Francisco Goya (1746-1828), Le Sommeil de la raison produit des monstres (Caprice 43, 1797-98)
Analyse.
1. La raison se dit d’abord au sens faible de la faculté qui permet
de lier des termes pour constituer des propositions (« le raisonnement n’est rien autre chose qu’un
assemblage et enchaînement de mots par ce mot est » selon Hobbes, Objection quatrième in Descartes, Méditations métaphysiques). Raison et
entendement ne sont pas alors distingués en nature.
On entend plus
particulièrement par entendement la faculté ou capacité à former et comprendre
des propositions. Une proposition a pour propriété essentielle d’être vraie ou
fausse (cf. Robert Blanché, Le
raisonnement, 1973, pp.23-24). Pour qu’il y ait proposition, il faut qu’il
y ait un sujet au sens de ce dont on va affirmer quelque chose et un prédicat,
c’est-à-dire ce qu’on affirme ou nie du sujet (cf. Platon, Sophiste, 262c, pour qu’il y ait logos, discours, proposition, il
faut un nom et un verbe). On peut entendre alors la raison par différence avec
l’entendement comme la faculté d’enchaîner des propositions selon des règles ou
principes. La raison produit des raisonnements. Son opération principale en ce
sens est la déduction. Car, un raisonnement repose sur la relation de principe
à conséquence. Si le principe est vrai, la conséquence l’est. Mais si la
conséquence est vraie, le principe ne l’est pas nécessairement. En fait, le
faux implique tout. Par contre, si la conséquence est fausse, le principe est
faux. Il n’y a pas alors de différence de nature entre la raison et
l’entendement.

▸ **Enregistrements présentés**
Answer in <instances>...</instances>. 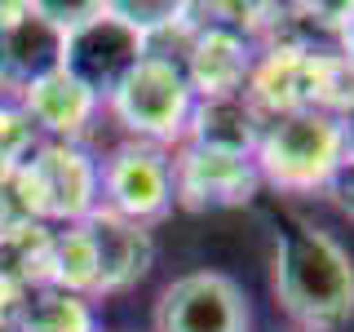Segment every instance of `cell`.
Here are the masks:
<instances>
[{"label":"cell","instance_id":"7c38bea8","mask_svg":"<svg viewBox=\"0 0 354 332\" xmlns=\"http://www.w3.org/2000/svg\"><path fill=\"white\" fill-rule=\"evenodd\" d=\"M22 116L36 133H49V142H75L80 133L93 124L97 116V98L88 93L84 84H75L66 71H53L44 75L40 84H31L27 93L18 98Z\"/></svg>","mask_w":354,"mask_h":332},{"label":"cell","instance_id":"7a4b0ae2","mask_svg":"<svg viewBox=\"0 0 354 332\" xmlns=\"http://www.w3.org/2000/svg\"><path fill=\"white\" fill-rule=\"evenodd\" d=\"M261 182L288 195L328 191V182L346 164L341 133L332 111H288L261 124L257 151H252Z\"/></svg>","mask_w":354,"mask_h":332},{"label":"cell","instance_id":"6da1fadb","mask_svg":"<svg viewBox=\"0 0 354 332\" xmlns=\"http://www.w3.org/2000/svg\"><path fill=\"white\" fill-rule=\"evenodd\" d=\"M270 288L279 310L306 332L341 328L354 315V257L337 235L292 221L274 243Z\"/></svg>","mask_w":354,"mask_h":332},{"label":"cell","instance_id":"e0dca14e","mask_svg":"<svg viewBox=\"0 0 354 332\" xmlns=\"http://www.w3.org/2000/svg\"><path fill=\"white\" fill-rule=\"evenodd\" d=\"M337 133H341V151H346V164H354V93H350V102L337 111Z\"/></svg>","mask_w":354,"mask_h":332},{"label":"cell","instance_id":"8992f818","mask_svg":"<svg viewBox=\"0 0 354 332\" xmlns=\"http://www.w3.org/2000/svg\"><path fill=\"white\" fill-rule=\"evenodd\" d=\"M22 191L27 204L40 217L58 221H84L102 204L97 195V160L80 151L75 142H40L36 151L22 160Z\"/></svg>","mask_w":354,"mask_h":332},{"label":"cell","instance_id":"277c9868","mask_svg":"<svg viewBox=\"0 0 354 332\" xmlns=\"http://www.w3.org/2000/svg\"><path fill=\"white\" fill-rule=\"evenodd\" d=\"M142 58H147V36L138 27H129L102 0L80 27L66 31L62 44V71L75 84H84L97 102H111V93L129 80V71Z\"/></svg>","mask_w":354,"mask_h":332},{"label":"cell","instance_id":"9a60e30c","mask_svg":"<svg viewBox=\"0 0 354 332\" xmlns=\"http://www.w3.org/2000/svg\"><path fill=\"white\" fill-rule=\"evenodd\" d=\"M328 199H332V208H337L341 217L354 221V164H341L337 169V177L328 182Z\"/></svg>","mask_w":354,"mask_h":332},{"label":"cell","instance_id":"52a82bcc","mask_svg":"<svg viewBox=\"0 0 354 332\" xmlns=\"http://www.w3.org/2000/svg\"><path fill=\"white\" fill-rule=\"evenodd\" d=\"M155 332H248V297L221 270H186L155 297Z\"/></svg>","mask_w":354,"mask_h":332},{"label":"cell","instance_id":"5bb4252c","mask_svg":"<svg viewBox=\"0 0 354 332\" xmlns=\"http://www.w3.org/2000/svg\"><path fill=\"white\" fill-rule=\"evenodd\" d=\"M18 332H97V315L88 297L44 284L22 302Z\"/></svg>","mask_w":354,"mask_h":332},{"label":"cell","instance_id":"2e32d148","mask_svg":"<svg viewBox=\"0 0 354 332\" xmlns=\"http://www.w3.org/2000/svg\"><path fill=\"white\" fill-rule=\"evenodd\" d=\"M337 58L354 71V5L341 9V22H337Z\"/></svg>","mask_w":354,"mask_h":332},{"label":"cell","instance_id":"30bf717a","mask_svg":"<svg viewBox=\"0 0 354 332\" xmlns=\"http://www.w3.org/2000/svg\"><path fill=\"white\" fill-rule=\"evenodd\" d=\"M257 66V49L243 36V27L208 22L191 31V44L182 53V75L195 98H230L248 89V75Z\"/></svg>","mask_w":354,"mask_h":332},{"label":"cell","instance_id":"5b68a950","mask_svg":"<svg viewBox=\"0 0 354 332\" xmlns=\"http://www.w3.org/2000/svg\"><path fill=\"white\" fill-rule=\"evenodd\" d=\"M97 208L151 226L173 208V155L147 142H124L106 160H97Z\"/></svg>","mask_w":354,"mask_h":332},{"label":"cell","instance_id":"9c48e42d","mask_svg":"<svg viewBox=\"0 0 354 332\" xmlns=\"http://www.w3.org/2000/svg\"><path fill=\"white\" fill-rule=\"evenodd\" d=\"M261 186L252 155H221L182 142L173 155V204L208 213V208H239Z\"/></svg>","mask_w":354,"mask_h":332},{"label":"cell","instance_id":"4fadbf2b","mask_svg":"<svg viewBox=\"0 0 354 332\" xmlns=\"http://www.w3.org/2000/svg\"><path fill=\"white\" fill-rule=\"evenodd\" d=\"M261 111L248 102V93L230 98H195L191 124H186V142L221 155H252L261 138Z\"/></svg>","mask_w":354,"mask_h":332},{"label":"cell","instance_id":"ba28073f","mask_svg":"<svg viewBox=\"0 0 354 332\" xmlns=\"http://www.w3.org/2000/svg\"><path fill=\"white\" fill-rule=\"evenodd\" d=\"M66 31L36 5H0V93L22 98L44 75L62 71Z\"/></svg>","mask_w":354,"mask_h":332},{"label":"cell","instance_id":"3957f363","mask_svg":"<svg viewBox=\"0 0 354 332\" xmlns=\"http://www.w3.org/2000/svg\"><path fill=\"white\" fill-rule=\"evenodd\" d=\"M111 116L124 124L129 142H147V147H164V142H182L186 124L195 111V93L182 75V62L155 58L147 53L129 71V80L111 93Z\"/></svg>","mask_w":354,"mask_h":332},{"label":"cell","instance_id":"8fae6325","mask_svg":"<svg viewBox=\"0 0 354 332\" xmlns=\"http://www.w3.org/2000/svg\"><path fill=\"white\" fill-rule=\"evenodd\" d=\"M84 239L93 248V270H97V288L93 293H124L151 270L155 261V243L151 230L138 221H124L106 208H93L84 221Z\"/></svg>","mask_w":354,"mask_h":332}]
</instances>
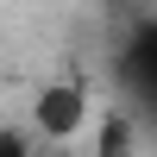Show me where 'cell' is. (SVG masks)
I'll use <instances>...</instances> for the list:
<instances>
[{"label":"cell","mask_w":157,"mask_h":157,"mask_svg":"<svg viewBox=\"0 0 157 157\" xmlns=\"http://www.w3.org/2000/svg\"><path fill=\"white\" fill-rule=\"evenodd\" d=\"M88 145H94V157H138V120L132 113H101V126L88 132Z\"/></svg>","instance_id":"cell-3"},{"label":"cell","mask_w":157,"mask_h":157,"mask_svg":"<svg viewBox=\"0 0 157 157\" xmlns=\"http://www.w3.org/2000/svg\"><path fill=\"white\" fill-rule=\"evenodd\" d=\"M0 157H57V151L38 145L32 126H0Z\"/></svg>","instance_id":"cell-4"},{"label":"cell","mask_w":157,"mask_h":157,"mask_svg":"<svg viewBox=\"0 0 157 157\" xmlns=\"http://www.w3.org/2000/svg\"><path fill=\"white\" fill-rule=\"evenodd\" d=\"M120 82L132 88L145 107H157V19H145L132 32V44H126V69H120Z\"/></svg>","instance_id":"cell-2"},{"label":"cell","mask_w":157,"mask_h":157,"mask_svg":"<svg viewBox=\"0 0 157 157\" xmlns=\"http://www.w3.org/2000/svg\"><path fill=\"white\" fill-rule=\"evenodd\" d=\"M25 126H32V138L50 145V151L82 145L101 126V101H94V88H88V75H75V69L44 75V82L32 88V101H25Z\"/></svg>","instance_id":"cell-1"}]
</instances>
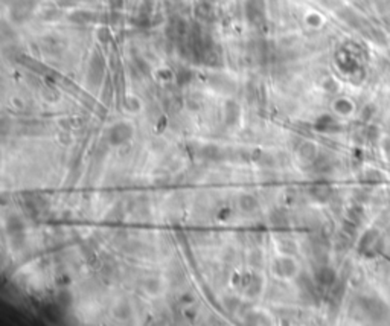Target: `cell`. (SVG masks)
Listing matches in <instances>:
<instances>
[{
    "label": "cell",
    "mask_w": 390,
    "mask_h": 326,
    "mask_svg": "<svg viewBox=\"0 0 390 326\" xmlns=\"http://www.w3.org/2000/svg\"><path fill=\"white\" fill-rule=\"evenodd\" d=\"M130 136H131V128H130V126H127L125 123L113 126L112 131H110V140L113 143H120L123 140H127Z\"/></svg>",
    "instance_id": "6da1fadb"
}]
</instances>
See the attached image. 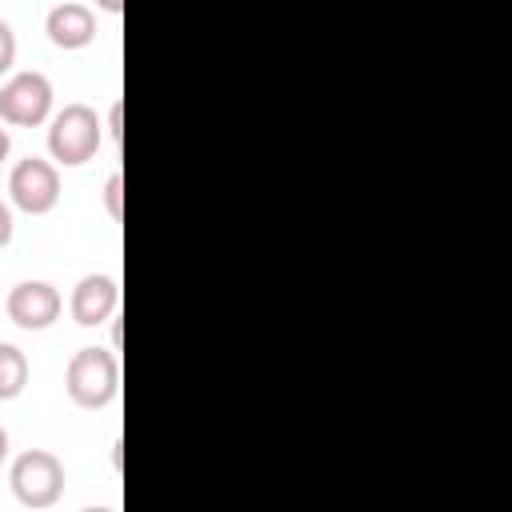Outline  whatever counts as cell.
Segmentation results:
<instances>
[{
	"label": "cell",
	"instance_id": "obj_1",
	"mask_svg": "<svg viewBox=\"0 0 512 512\" xmlns=\"http://www.w3.org/2000/svg\"><path fill=\"white\" fill-rule=\"evenodd\" d=\"M120 388V364L108 348H80L64 368V392L76 408H108Z\"/></svg>",
	"mask_w": 512,
	"mask_h": 512
},
{
	"label": "cell",
	"instance_id": "obj_7",
	"mask_svg": "<svg viewBox=\"0 0 512 512\" xmlns=\"http://www.w3.org/2000/svg\"><path fill=\"white\" fill-rule=\"evenodd\" d=\"M116 304H120V284L108 272L80 276L76 288H72V296H68V312H72V320L80 328H96V324L112 320Z\"/></svg>",
	"mask_w": 512,
	"mask_h": 512
},
{
	"label": "cell",
	"instance_id": "obj_15",
	"mask_svg": "<svg viewBox=\"0 0 512 512\" xmlns=\"http://www.w3.org/2000/svg\"><path fill=\"white\" fill-rule=\"evenodd\" d=\"M8 148H12V140H8V132L0 128V168H4V160H8Z\"/></svg>",
	"mask_w": 512,
	"mask_h": 512
},
{
	"label": "cell",
	"instance_id": "obj_12",
	"mask_svg": "<svg viewBox=\"0 0 512 512\" xmlns=\"http://www.w3.org/2000/svg\"><path fill=\"white\" fill-rule=\"evenodd\" d=\"M12 228H16V224H12V208L0 200V248L12 240Z\"/></svg>",
	"mask_w": 512,
	"mask_h": 512
},
{
	"label": "cell",
	"instance_id": "obj_10",
	"mask_svg": "<svg viewBox=\"0 0 512 512\" xmlns=\"http://www.w3.org/2000/svg\"><path fill=\"white\" fill-rule=\"evenodd\" d=\"M104 208H108L112 220L124 216V176H120V172H112L108 184H104Z\"/></svg>",
	"mask_w": 512,
	"mask_h": 512
},
{
	"label": "cell",
	"instance_id": "obj_11",
	"mask_svg": "<svg viewBox=\"0 0 512 512\" xmlns=\"http://www.w3.org/2000/svg\"><path fill=\"white\" fill-rule=\"evenodd\" d=\"M16 64V32L8 20H0V76Z\"/></svg>",
	"mask_w": 512,
	"mask_h": 512
},
{
	"label": "cell",
	"instance_id": "obj_3",
	"mask_svg": "<svg viewBox=\"0 0 512 512\" xmlns=\"http://www.w3.org/2000/svg\"><path fill=\"white\" fill-rule=\"evenodd\" d=\"M8 484L24 508H52L64 496V464L44 448H28L12 460Z\"/></svg>",
	"mask_w": 512,
	"mask_h": 512
},
{
	"label": "cell",
	"instance_id": "obj_16",
	"mask_svg": "<svg viewBox=\"0 0 512 512\" xmlns=\"http://www.w3.org/2000/svg\"><path fill=\"white\" fill-rule=\"evenodd\" d=\"M4 456H8V432L0 428V464H4Z\"/></svg>",
	"mask_w": 512,
	"mask_h": 512
},
{
	"label": "cell",
	"instance_id": "obj_4",
	"mask_svg": "<svg viewBox=\"0 0 512 512\" xmlns=\"http://www.w3.org/2000/svg\"><path fill=\"white\" fill-rule=\"evenodd\" d=\"M52 116V80L44 72H16L0 84V120L12 128H36Z\"/></svg>",
	"mask_w": 512,
	"mask_h": 512
},
{
	"label": "cell",
	"instance_id": "obj_9",
	"mask_svg": "<svg viewBox=\"0 0 512 512\" xmlns=\"http://www.w3.org/2000/svg\"><path fill=\"white\" fill-rule=\"evenodd\" d=\"M24 384H28V356L16 344L0 340V400H16Z\"/></svg>",
	"mask_w": 512,
	"mask_h": 512
},
{
	"label": "cell",
	"instance_id": "obj_5",
	"mask_svg": "<svg viewBox=\"0 0 512 512\" xmlns=\"http://www.w3.org/2000/svg\"><path fill=\"white\" fill-rule=\"evenodd\" d=\"M8 196L28 216L52 212L56 200H60V172H56V164L52 160H40V156L16 160L12 172H8Z\"/></svg>",
	"mask_w": 512,
	"mask_h": 512
},
{
	"label": "cell",
	"instance_id": "obj_13",
	"mask_svg": "<svg viewBox=\"0 0 512 512\" xmlns=\"http://www.w3.org/2000/svg\"><path fill=\"white\" fill-rule=\"evenodd\" d=\"M120 112H124V104L116 100V104L108 108V136H112V140H120V136H124V128H120Z\"/></svg>",
	"mask_w": 512,
	"mask_h": 512
},
{
	"label": "cell",
	"instance_id": "obj_14",
	"mask_svg": "<svg viewBox=\"0 0 512 512\" xmlns=\"http://www.w3.org/2000/svg\"><path fill=\"white\" fill-rule=\"evenodd\" d=\"M96 8H100V12H112V16H120V12H124V0H96Z\"/></svg>",
	"mask_w": 512,
	"mask_h": 512
},
{
	"label": "cell",
	"instance_id": "obj_8",
	"mask_svg": "<svg viewBox=\"0 0 512 512\" xmlns=\"http://www.w3.org/2000/svg\"><path fill=\"white\" fill-rule=\"evenodd\" d=\"M44 32L56 48L64 52H76V48H88L96 40V12L80 0H64L56 8H48L44 16Z\"/></svg>",
	"mask_w": 512,
	"mask_h": 512
},
{
	"label": "cell",
	"instance_id": "obj_2",
	"mask_svg": "<svg viewBox=\"0 0 512 512\" xmlns=\"http://www.w3.org/2000/svg\"><path fill=\"white\" fill-rule=\"evenodd\" d=\"M100 140H104V124H100L96 108H88L80 100L64 104L56 116H48V152L64 168H76V164L92 160Z\"/></svg>",
	"mask_w": 512,
	"mask_h": 512
},
{
	"label": "cell",
	"instance_id": "obj_6",
	"mask_svg": "<svg viewBox=\"0 0 512 512\" xmlns=\"http://www.w3.org/2000/svg\"><path fill=\"white\" fill-rule=\"evenodd\" d=\"M60 308H64V300L48 280H20L4 300L8 320L24 332H44L48 324H56Z\"/></svg>",
	"mask_w": 512,
	"mask_h": 512
}]
</instances>
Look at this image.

▸ **Travail demandé**
- 1) Changez « assemblage » en « agencement » en recopiant le passage du texte sur la raison qui va de « 1. La raison » jusqu'à « distingués en nature. » inclus.
- 2) Reprenez le texte sur la raison et l'entendement et poursuivez-le après sa dernière phrase.

▸ **Corrigé**
- 1)
1. La raison se dit d’abord au sens faible de la faculté qui permet
de lier des termes pour constituer des propositions (« le raisonnement n’est rien autre chose qu’un
agencement et enchaînement de mots par ce mot est » selon Hobbes, Objection quatrième in Descartes, Méditations métaphysiques). Raison et
entendement ne sont pas alors distingués en nature.

- 2)
2. La raison se dit ensuite au sens fort de la faculté qui permet
de découvrir et fonder le réel en sa vérité et d’exposer les propositions qui
l’expriment. C’est en ce sens que Descartes la prend explicitement au début de
son Discours de la méthode. Comme la
raison ne peut, à l’infini, remonter de conséquences à des principes, il faut
alors admettre qu’elle est capable de saisir directement les principes (« Il faut s’arrêter » dit Aristote, Métaphysique, livre a, 994b). On lui accorde alors d’être aussi
une intuition (cf. Descartes, Règles pour
la direction de l’esprit, règle III). On peut en ce sens fort distinguer en
nature la raison de l’entendement dans la mesure où le second s’en tient aux
propositions alors que la première est susceptible de fonder tout discours,
toute compréhension. Elle seule paraît susceptible de connaître la vérité.
3. On parle également de la raison comme de la faculté qui permet
de penser le bien et le mal ou de se comporter selon le bien, ce qu’on nomme
parfois être raisonnable. La raison en ce sens se révèle capable de discerner
le principe de l’action tel qu’il est universellement valable pour tous les
êtres doués de raison (y compris Dieu, s’il existe). La raison s’entend comme la
faculté qui découvre la fin dernière de l’existence. Si par contre on agit
simplement de façon rationnelle, c’est-à-dire selon l’utile, il n’est pas
question de bien et de mal. On peut parler alors de raison instrumentale (cf.
Dans l’école de Francfort, Habermas [né en 1929], La technique et la science comme « idéologie », 1968).
Lorsqu’on
parle de la raison comme faculté, on la distingue du réel qu’elle vise à
connaître en vérité ou qu’elle vise à modifier pour le rendre conforme à ses
exigences.
1. Le réel s’oppose à l’imaginaire, c’est-à-dire à ce qu’on peut
arbitrairement se représenter ou à la simple représentation. Il s’oppose donc à
ce qui est simplement pensé et qui peut ne pas être, voire qui peut être
impossible.
2. Le réel s’oppose aussi au simple possible comme catégorie
abstraite. Est possible, en ce sens ce qui n’est pas contradictoire. Un cercle
est possible, un cercle carré, non. Un cercle réel est là. Il s’oppose aussi au
possible entendu comme ce qui est conforme aux lois physiques. Qu’une mouche jongle
avec des vaches est impossible. Que mon stylo puisse tomber ne signifie pas
qu’il tombe. Le réel repose donc en lui-même. Aussi le réel doit-il avoir des
caractères déterminés.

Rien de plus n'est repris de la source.